◆ WRITTEN REQUEST ◆
Can you format the material from the line with "How far does" through the end as a numbered list, with blank lines dropped and the pictures left out?

◆ GIVEN ENTRIES ◆
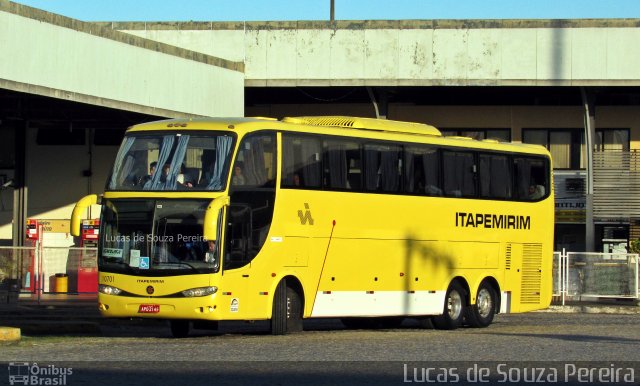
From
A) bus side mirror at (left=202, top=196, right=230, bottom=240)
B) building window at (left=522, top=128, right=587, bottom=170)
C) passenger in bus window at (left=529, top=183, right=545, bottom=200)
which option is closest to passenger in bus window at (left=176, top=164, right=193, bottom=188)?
bus side mirror at (left=202, top=196, right=230, bottom=240)

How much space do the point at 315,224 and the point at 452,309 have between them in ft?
14.9

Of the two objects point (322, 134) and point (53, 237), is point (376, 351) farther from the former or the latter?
point (53, 237)

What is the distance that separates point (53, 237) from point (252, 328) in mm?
16273

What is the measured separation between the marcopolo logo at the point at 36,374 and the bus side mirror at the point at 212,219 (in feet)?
16.1

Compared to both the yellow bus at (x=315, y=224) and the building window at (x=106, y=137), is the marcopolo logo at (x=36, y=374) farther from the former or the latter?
the building window at (x=106, y=137)

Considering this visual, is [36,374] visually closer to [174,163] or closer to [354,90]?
[174,163]

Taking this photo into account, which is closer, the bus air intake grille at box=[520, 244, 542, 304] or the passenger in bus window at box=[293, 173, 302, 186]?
the passenger in bus window at box=[293, 173, 302, 186]

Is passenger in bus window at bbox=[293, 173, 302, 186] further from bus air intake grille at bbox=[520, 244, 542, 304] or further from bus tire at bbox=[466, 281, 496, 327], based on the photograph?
bus air intake grille at bbox=[520, 244, 542, 304]

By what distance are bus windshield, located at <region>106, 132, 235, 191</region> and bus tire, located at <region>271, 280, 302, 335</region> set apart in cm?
224

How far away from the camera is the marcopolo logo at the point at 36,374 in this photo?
12849mm

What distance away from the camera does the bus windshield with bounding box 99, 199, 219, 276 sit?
1922 cm

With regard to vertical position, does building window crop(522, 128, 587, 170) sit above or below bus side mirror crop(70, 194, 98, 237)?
above

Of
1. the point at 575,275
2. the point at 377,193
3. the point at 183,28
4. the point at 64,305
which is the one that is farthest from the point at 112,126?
the point at 377,193

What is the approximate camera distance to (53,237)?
39.0m
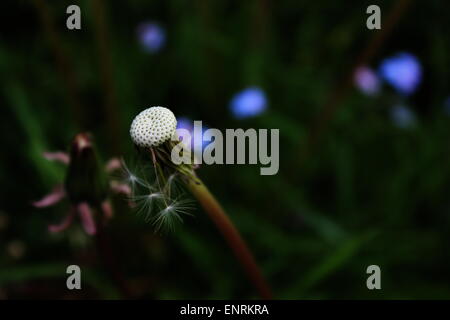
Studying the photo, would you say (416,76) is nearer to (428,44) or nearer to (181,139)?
(428,44)

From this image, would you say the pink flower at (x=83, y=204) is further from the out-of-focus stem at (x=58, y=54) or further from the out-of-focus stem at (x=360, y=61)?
the out-of-focus stem at (x=360, y=61)

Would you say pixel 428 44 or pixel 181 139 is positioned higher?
pixel 428 44

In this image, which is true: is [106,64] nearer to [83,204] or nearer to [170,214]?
[83,204]

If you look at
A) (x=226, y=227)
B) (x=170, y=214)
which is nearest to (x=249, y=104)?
(x=226, y=227)

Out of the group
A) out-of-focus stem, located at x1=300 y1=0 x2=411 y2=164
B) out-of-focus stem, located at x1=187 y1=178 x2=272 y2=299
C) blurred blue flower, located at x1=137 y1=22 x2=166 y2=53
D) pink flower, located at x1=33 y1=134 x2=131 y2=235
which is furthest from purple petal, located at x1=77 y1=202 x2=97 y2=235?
blurred blue flower, located at x1=137 y1=22 x2=166 y2=53

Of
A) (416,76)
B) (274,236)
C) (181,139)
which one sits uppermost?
(416,76)
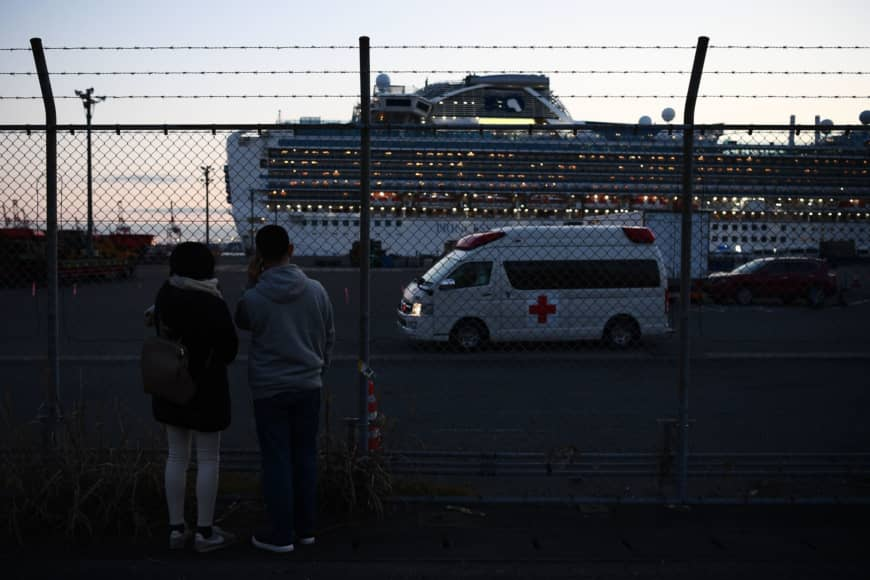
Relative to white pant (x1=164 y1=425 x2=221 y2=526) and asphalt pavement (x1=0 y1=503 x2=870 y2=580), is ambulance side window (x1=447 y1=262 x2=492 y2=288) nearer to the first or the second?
asphalt pavement (x1=0 y1=503 x2=870 y2=580)

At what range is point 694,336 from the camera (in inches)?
639

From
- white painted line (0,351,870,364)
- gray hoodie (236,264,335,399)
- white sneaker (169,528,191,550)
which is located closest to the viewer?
gray hoodie (236,264,335,399)

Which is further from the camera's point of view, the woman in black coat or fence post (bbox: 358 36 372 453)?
fence post (bbox: 358 36 372 453)

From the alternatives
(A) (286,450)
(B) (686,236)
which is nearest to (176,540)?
(A) (286,450)

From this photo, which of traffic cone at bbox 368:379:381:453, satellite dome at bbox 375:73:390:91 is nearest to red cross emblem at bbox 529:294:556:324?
traffic cone at bbox 368:379:381:453

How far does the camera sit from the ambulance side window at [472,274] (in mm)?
13102

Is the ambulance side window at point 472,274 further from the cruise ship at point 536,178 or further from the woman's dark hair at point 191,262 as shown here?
the woman's dark hair at point 191,262

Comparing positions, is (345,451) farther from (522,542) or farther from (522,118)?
(522,118)

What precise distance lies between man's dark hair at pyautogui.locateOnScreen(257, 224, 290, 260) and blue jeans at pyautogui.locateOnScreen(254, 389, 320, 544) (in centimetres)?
74

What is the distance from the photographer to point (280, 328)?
4.01 meters

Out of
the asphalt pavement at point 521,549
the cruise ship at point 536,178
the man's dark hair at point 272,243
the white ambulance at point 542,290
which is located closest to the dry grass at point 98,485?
the asphalt pavement at point 521,549

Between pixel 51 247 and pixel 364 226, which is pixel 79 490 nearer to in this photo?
pixel 51 247

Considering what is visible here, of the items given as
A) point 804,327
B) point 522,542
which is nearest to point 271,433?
point 522,542

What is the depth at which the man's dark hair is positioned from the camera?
13.3 ft
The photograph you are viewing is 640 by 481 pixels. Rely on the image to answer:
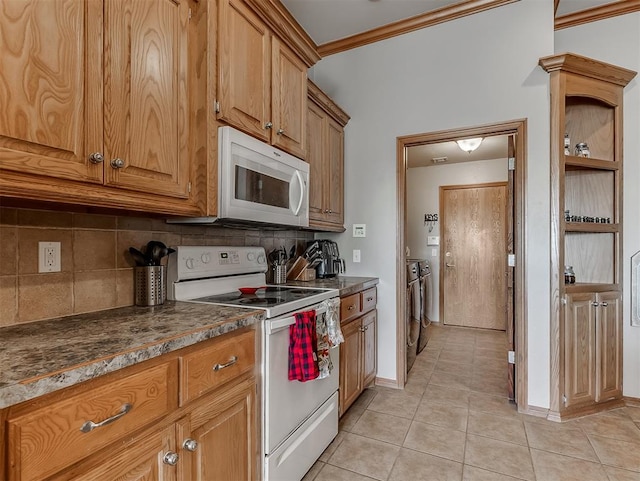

◆ COMPLETE ANSWER ◆
1. How far does the camera sit from the ambulance side window at [472,274] (in mm)?
2. 13102
3. Is the ambulance side window at point 472,274 further from the cruise ship at point 536,178 or further from the woman's dark hair at point 191,262 as shown here?
4. the woman's dark hair at point 191,262
5. Comparing positions, is (345,451) farther from (522,542) or farther from (522,118)?
6. (522,118)
7. What precise distance lies between man's dark hair at pyautogui.locateOnScreen(257, 224, 290, 260) and blue jeans at pyautogui.locateOnScreen(254, 389, 320, 544) (in centimetres)?
8. 74
9. What is the distance from the photographer to point (280, 328)?
10. 4.01 meters
11. Out of
12. the asphalt pavement at point 521,549
13. the cruise ship at point 536,178
14. the man's dark hair at point 272,243
15. the white ambulance at point 542,290
16. which is located closest to the dry grass at point 98,485?
17. the asphalt pavement at point 521,549
18. Between pixel 51 247 and pixel 364 226, which is pixel 79 490 nearer to in this photo?
19. pixel 51 247
20. Considering what is visible here, of the items given as
21. A) point 804,327
22. B) point 522,542
23. which is nearest to point 271,433?
24. point 522,542
25. What is the depth at which the man's dark hair is positioned from the camera?
26. 13.3 ft
27. The photograph you are viewing is 640 by 481 pixels. Rely on the image to answer:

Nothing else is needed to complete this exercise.